WHAT YOU HAVE TO DO: Images excepted, the data below must be repeated exactly.

Web page caption snippets
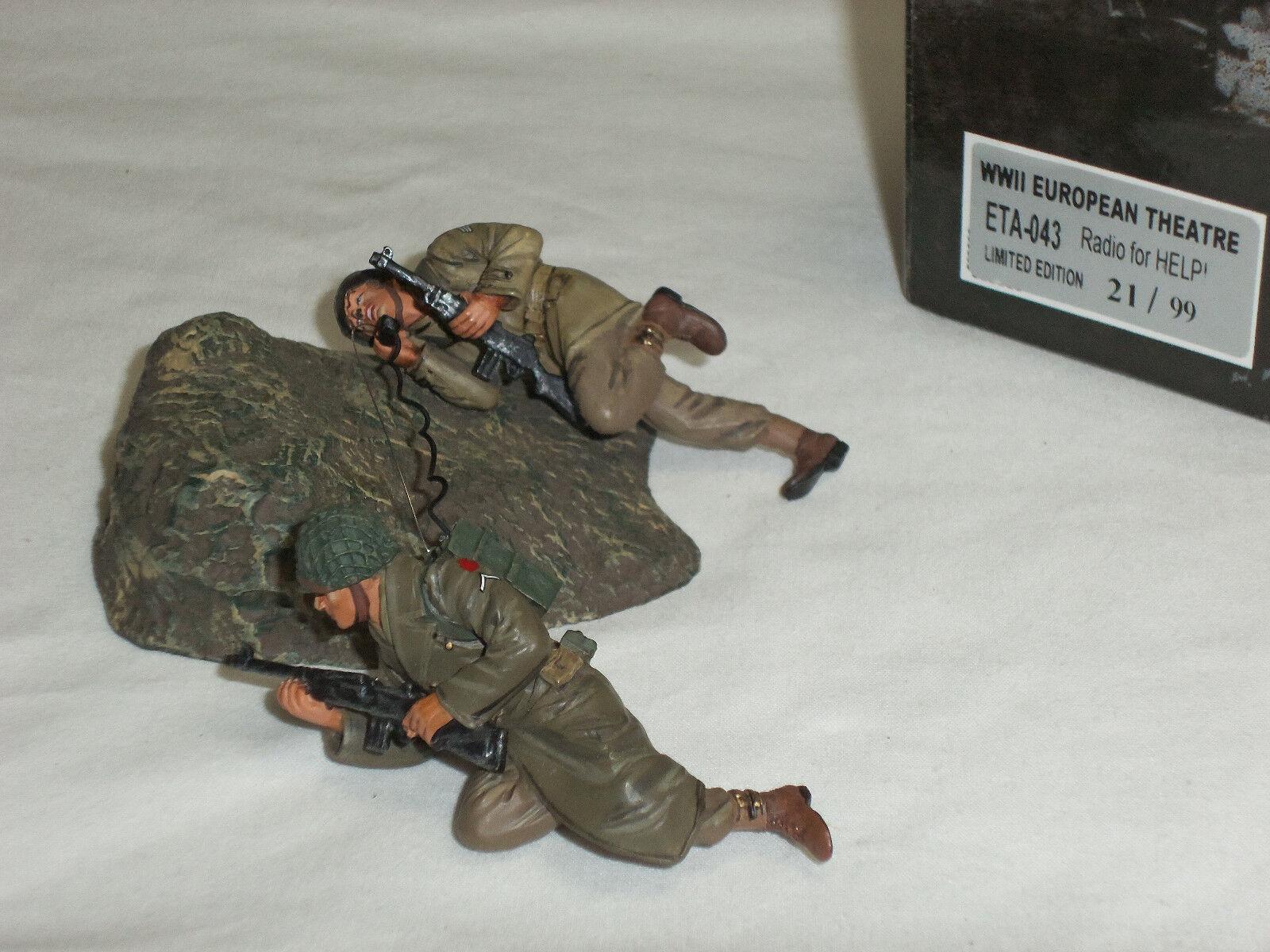 FIGARTI ETA043 BRITISH ARMY RADIO FOR HELP OPERATOR METAL TOY SOLDIER FIGURE SET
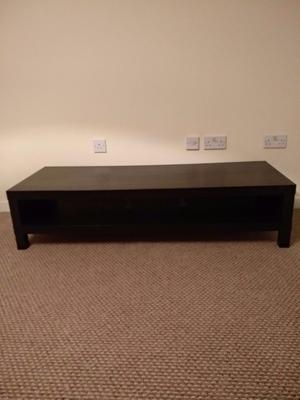 IKEA TV stand up to 60 inch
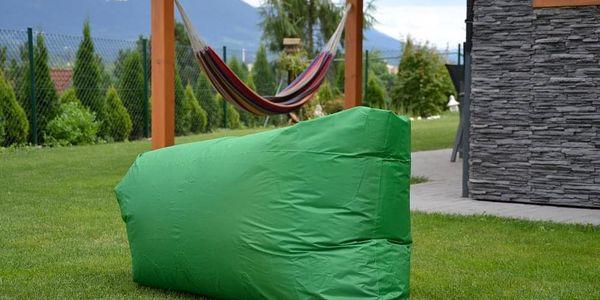 Sedací vak Lazy Bag HooUp dark green3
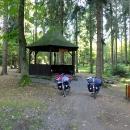 Tři prameny Křinice jsou ukryté v lesích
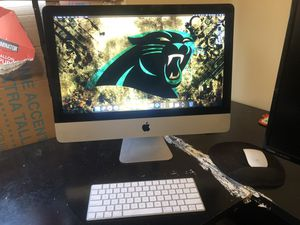 iMac for sale for Sale in Clarksville, TN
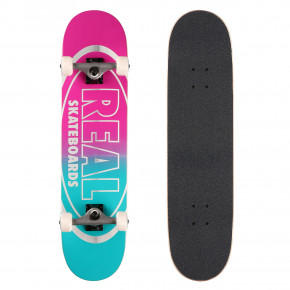 Go to the product Skateboard Real Oval Outliners 8.0 2020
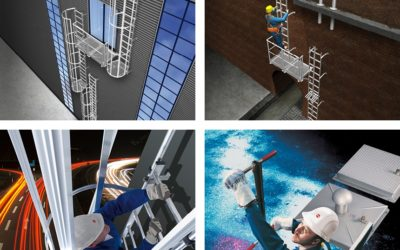 CERTIFICATE COURSE Person competent to inspect fixed ladders and fall arrest systems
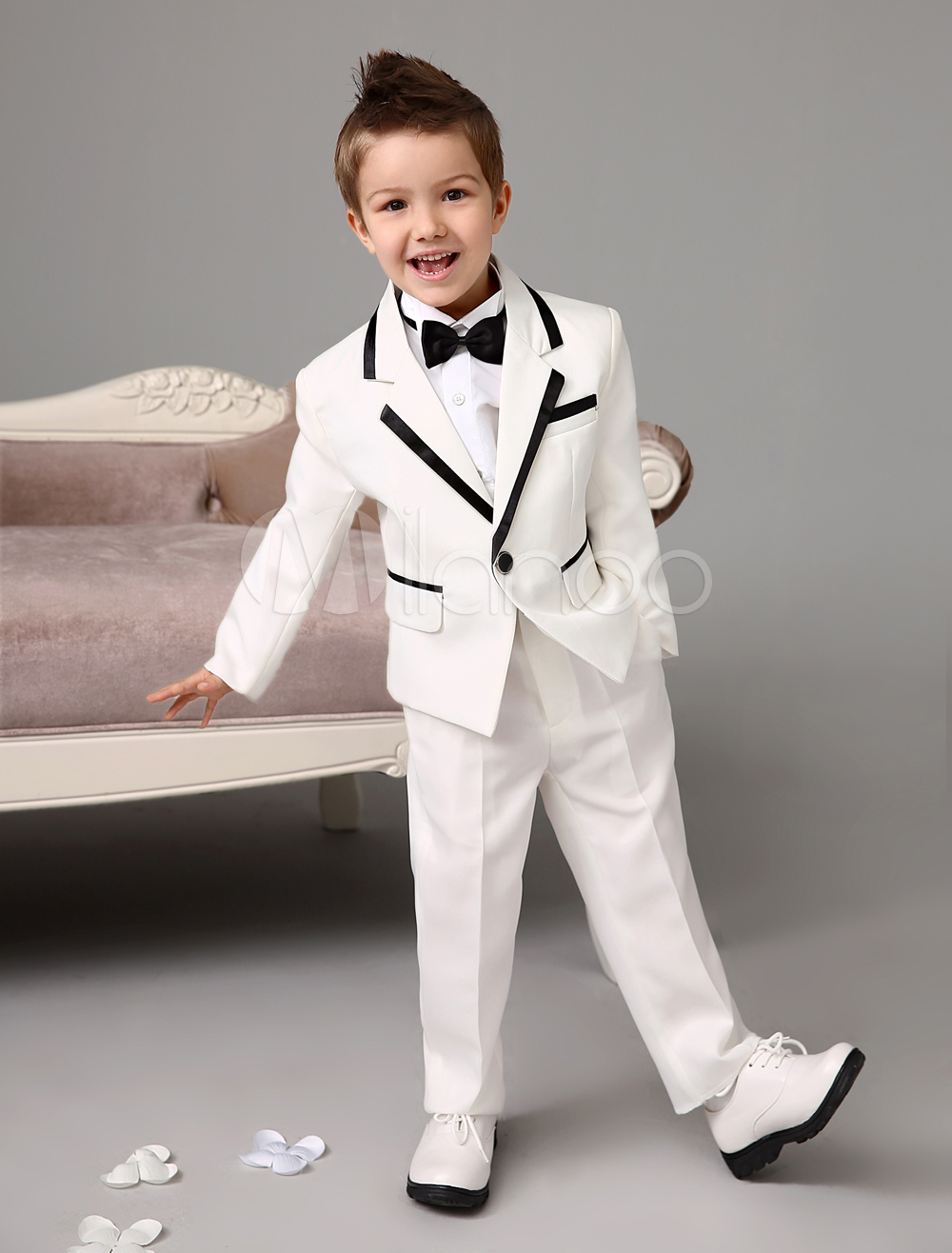 Boy Suit Set Wedding Tuxedo Jacket Pants Shirts Bow Tie Ivory Kids Formal Wear 4 Pcs Ring Bearer Suit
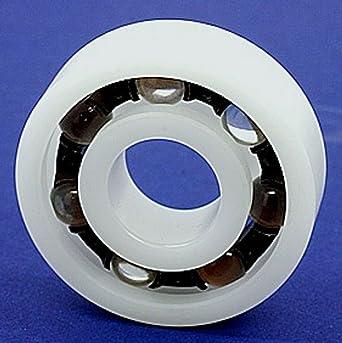 2 x MINIATURE BEARING 603 ID 3mm OD 9mm WIDTH 3mm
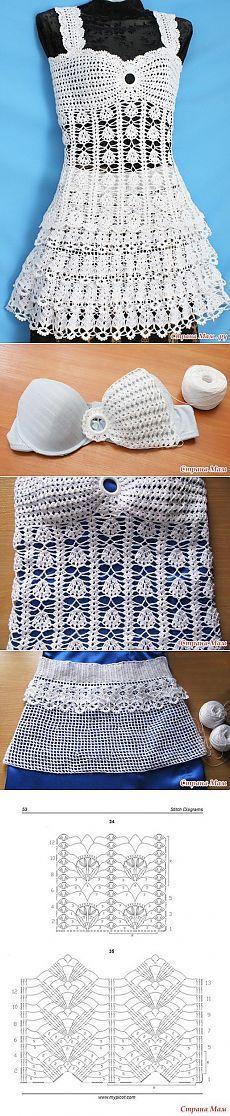 Knitting: top and skirt.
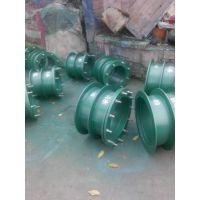 白山柔性套管材质国标柔性防水套管规格尺寸定制尺寸表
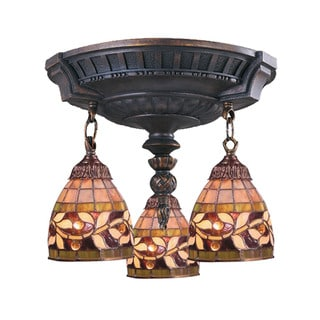 English Ivy Mix-N-Match Aged Walnut 3-light Semi Flush Fixture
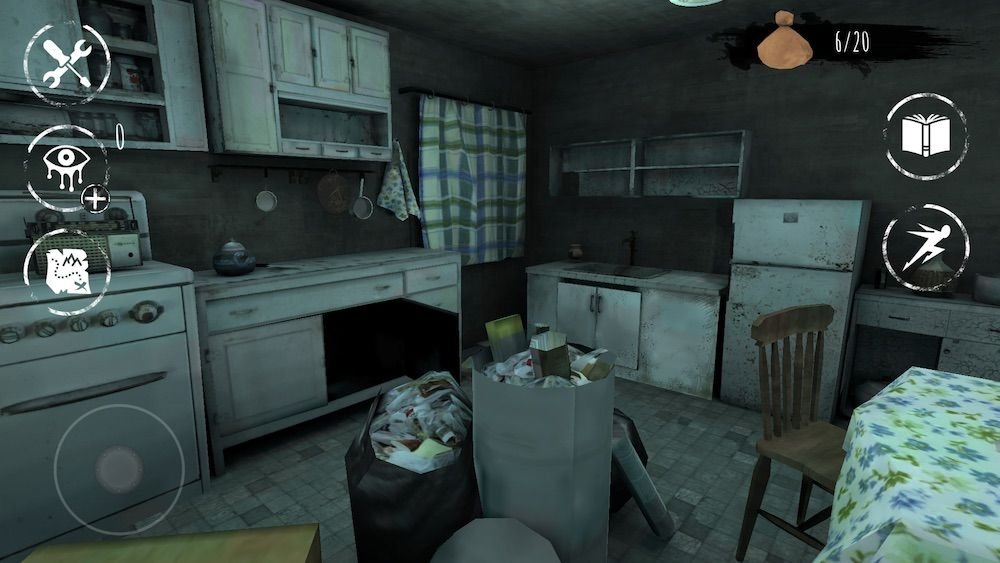 eyes the horror game kitchen
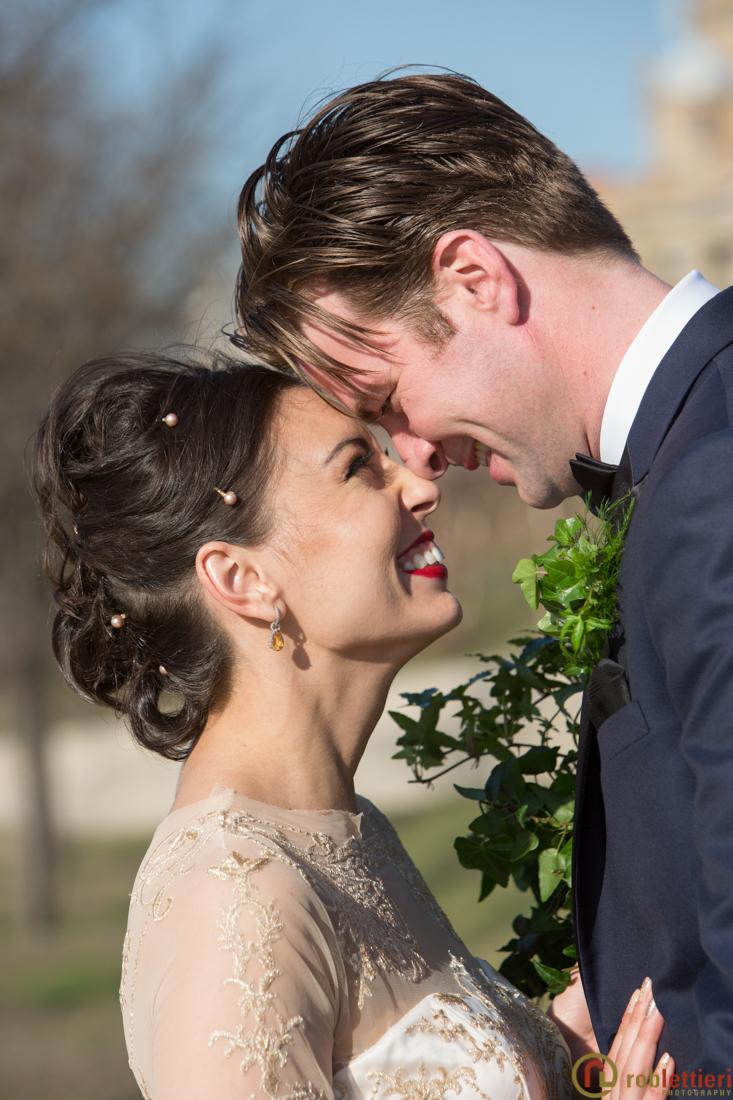 scranton_wedding_photographer_lettieri_pa-0521.jpg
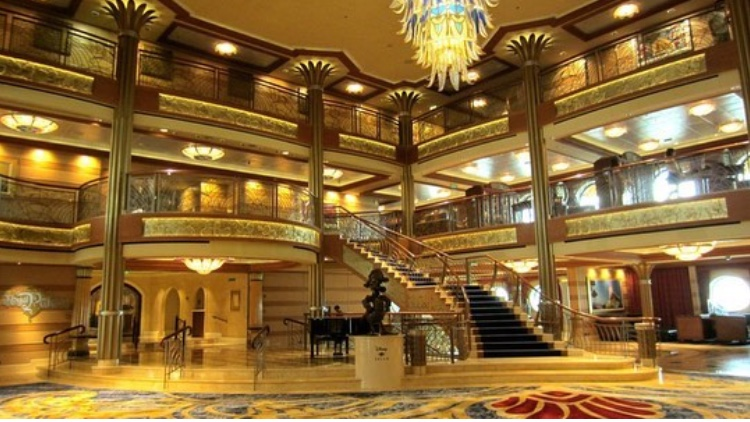 Atrium of the Disney Dream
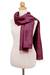 Silk scarf, 'Otherworldly in Magenta' - Hand Woven Fringed Silk Scarf in Magenta from Thailand (image 2c) thumbail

OUTPUT BELOW:
 FIGARTI ETA043 BRITISH ARMY RADIO FOR HELP OPERATOR METAL TOY SOLDIER FIGURE SET
 IKEA TV stand up to 60 inch
 Sedací vak Lazy Bag HooUp dark green3
 Tři prameny Křinice jsou ukryté v lesích
 iMac for sale for Sale in Clarksville, TN
 Go to the product Skateboard Real Oval Outliners 8.0 2020
 CERTIFICATE COURSE Person competent to inspect fixed ladders and fall arrest systems
 Boy Suit Set Wedding Tuxedo Jacket Pants Shirts Bow Tie Ivory Kids Formal Wear 4 Pcs Ring Bearer Suit
 2 x MINIATURE BEARING 603 ID 3mm OD 9mm WIDTH 3mm
 Knitting: top and skirt.
 白山柔性套管材质国标柔性防水套管规格尺寸定制尺寸表
 English Ivy Mix-N-Match Aged Walnut 3-light Semi Flush Fixture
 eyes the horror game kitchen
 scranton_wedding_photographer_lettieri_pa-0521.jpg
 Atrium of the Disney Dream
 Silk scarf, 'Otherworldly in Magenta' - Hand Woven Fringed Silk Scarf in Magenta from Thailand (image 2c) thumbail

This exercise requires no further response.